Activity ▸ Scan the data below for lines holding the word "fraction", and copy each line found.

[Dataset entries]
==========
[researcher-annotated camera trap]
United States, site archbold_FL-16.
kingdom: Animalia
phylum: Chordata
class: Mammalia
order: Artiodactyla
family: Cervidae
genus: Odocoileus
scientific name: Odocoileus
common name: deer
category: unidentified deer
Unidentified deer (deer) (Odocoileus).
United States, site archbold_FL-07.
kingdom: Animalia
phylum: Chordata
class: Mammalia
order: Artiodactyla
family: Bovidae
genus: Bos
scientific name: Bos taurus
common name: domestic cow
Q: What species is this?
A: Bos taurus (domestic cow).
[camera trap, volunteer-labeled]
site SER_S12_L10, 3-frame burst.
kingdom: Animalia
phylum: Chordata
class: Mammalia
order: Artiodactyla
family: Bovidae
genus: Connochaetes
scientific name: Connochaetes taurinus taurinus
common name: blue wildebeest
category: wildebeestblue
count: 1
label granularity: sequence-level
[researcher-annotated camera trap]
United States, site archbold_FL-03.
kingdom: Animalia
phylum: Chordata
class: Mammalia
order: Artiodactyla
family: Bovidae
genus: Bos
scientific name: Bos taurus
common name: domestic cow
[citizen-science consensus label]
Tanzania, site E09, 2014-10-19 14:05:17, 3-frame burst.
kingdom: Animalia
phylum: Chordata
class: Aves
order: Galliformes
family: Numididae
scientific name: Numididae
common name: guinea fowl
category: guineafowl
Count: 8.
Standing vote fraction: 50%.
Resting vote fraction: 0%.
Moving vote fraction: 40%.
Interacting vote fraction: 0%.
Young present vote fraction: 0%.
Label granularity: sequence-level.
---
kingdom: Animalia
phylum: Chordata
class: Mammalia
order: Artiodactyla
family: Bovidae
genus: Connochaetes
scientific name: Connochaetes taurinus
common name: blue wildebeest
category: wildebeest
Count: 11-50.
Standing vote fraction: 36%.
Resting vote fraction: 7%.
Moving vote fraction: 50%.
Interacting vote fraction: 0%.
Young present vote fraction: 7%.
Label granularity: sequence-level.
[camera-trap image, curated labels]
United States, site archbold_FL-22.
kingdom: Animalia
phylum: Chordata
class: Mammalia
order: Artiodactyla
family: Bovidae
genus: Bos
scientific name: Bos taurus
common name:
==========
Task answer ▸
Standing vote fraction: 50%.
Resting vote fraction: 0%.
Moving vote fraction: 40%.
Interacting vote fraction: 0%.
Young present vote fraction: 0%.
Standing vote fraction: 36%.
Resting vote fraction: 7%.
Moving vote fraction: 50%.
Interacting vote fraction: 0%.
Young present vote fraction: 7%.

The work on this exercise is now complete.